USAID Denies ‘Cuban Twitter’ Was Meant To Subvert

Rajiv Shah, administrator of the U.S. Agency for International Development testifies before a subcommittee of the Senate Appropriations Committee April 8, 2014 in Washington, DC.
Rajiv Shah, administrator of the U.S. Agency for International Development testifies before a subcommittee of the Senate Appropriations Committee April 8, 2014 in Washington, DC. Win McNamee—Getty Images

The government's international development agency has rebutted claims that the U.S. aimed for the social network ZunZuneo, which failed to nab a massive user base, to spark a revolution in Cuba as administrator Rajiv Shah prepares to be grilled by lawmakers

The administrator of the U.S. Agency for International Development pushed back against reports it created a “Cuban Twitter” to foment revolution in the Communist country at a hearing on Capitol Hill Tuesday.

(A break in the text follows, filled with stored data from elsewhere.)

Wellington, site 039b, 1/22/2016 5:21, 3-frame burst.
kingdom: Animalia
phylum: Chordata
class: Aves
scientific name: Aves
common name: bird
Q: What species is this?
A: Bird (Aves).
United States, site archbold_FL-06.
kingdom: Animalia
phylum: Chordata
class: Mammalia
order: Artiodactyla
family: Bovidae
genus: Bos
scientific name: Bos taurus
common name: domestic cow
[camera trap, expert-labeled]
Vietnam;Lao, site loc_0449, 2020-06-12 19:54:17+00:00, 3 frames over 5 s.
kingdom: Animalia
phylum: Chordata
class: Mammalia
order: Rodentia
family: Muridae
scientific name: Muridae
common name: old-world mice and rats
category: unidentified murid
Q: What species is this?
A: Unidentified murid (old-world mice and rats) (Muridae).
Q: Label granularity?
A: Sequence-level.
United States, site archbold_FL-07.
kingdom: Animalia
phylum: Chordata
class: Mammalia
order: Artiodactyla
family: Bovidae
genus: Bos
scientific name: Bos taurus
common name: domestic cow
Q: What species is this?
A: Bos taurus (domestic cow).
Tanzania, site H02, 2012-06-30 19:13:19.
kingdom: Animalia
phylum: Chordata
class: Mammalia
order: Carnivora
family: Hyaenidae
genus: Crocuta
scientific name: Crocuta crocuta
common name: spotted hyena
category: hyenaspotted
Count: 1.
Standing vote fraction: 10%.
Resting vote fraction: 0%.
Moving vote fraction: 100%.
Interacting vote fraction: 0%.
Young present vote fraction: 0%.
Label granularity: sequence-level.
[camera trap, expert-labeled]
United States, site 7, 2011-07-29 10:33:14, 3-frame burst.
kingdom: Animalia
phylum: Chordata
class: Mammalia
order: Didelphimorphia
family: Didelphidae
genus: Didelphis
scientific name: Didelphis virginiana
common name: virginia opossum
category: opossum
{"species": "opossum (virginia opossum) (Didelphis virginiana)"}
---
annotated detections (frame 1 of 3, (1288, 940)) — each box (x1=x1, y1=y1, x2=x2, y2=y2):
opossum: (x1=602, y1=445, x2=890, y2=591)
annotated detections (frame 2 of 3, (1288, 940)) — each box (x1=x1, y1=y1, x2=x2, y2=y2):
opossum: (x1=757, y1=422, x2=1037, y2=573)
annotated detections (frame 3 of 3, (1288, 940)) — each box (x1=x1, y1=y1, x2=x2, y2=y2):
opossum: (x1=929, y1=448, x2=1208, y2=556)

Senator Patrick Leahy, chairman of the Senate Appropriations Subcommittee on State, Foreign Operations, and Related Programs, which controls USAID spending, told USAID administrator Rajiv Shah that launching the social network in Cuba had been a “cockamamie idea.”

A recent report by the Associated Press described ZunZuneo, which is slang in Cuba for a hummingbird’s tweet, as a social network designed to “renegotiate the balance of power between the state and society” and incite a “Cuban spring.”

Leahy said the work USAID did in Cuba knowingly put government contractor Alan Gross, who has been imprisoned on the island for four years, in direct danger. He voiced concerns that the project’s discovery will put other USAID workers around the globe at risk.

But Shah, who took the helm in 2009, denied the program’s purpose extended beyond improving communication networks within the country. “Working to improve platforms of communication is a core part of what USAID works to do,” Shah said. “It’s inaccurate that [the program] goes beyond that.”

The government agency had published a blog post ahead of Shah’s testimony, saying that the AP’s story “makes for an interesting read, but it’s not true.” The article went on to rebut eight of the AP’s claims, denying there was any attempt to trigger unrest and saying ZunZuneo was merely an attempt to overcome the “information blockade” in Cuba.

Shah claimed he did not know whose idea it had been to set up the program.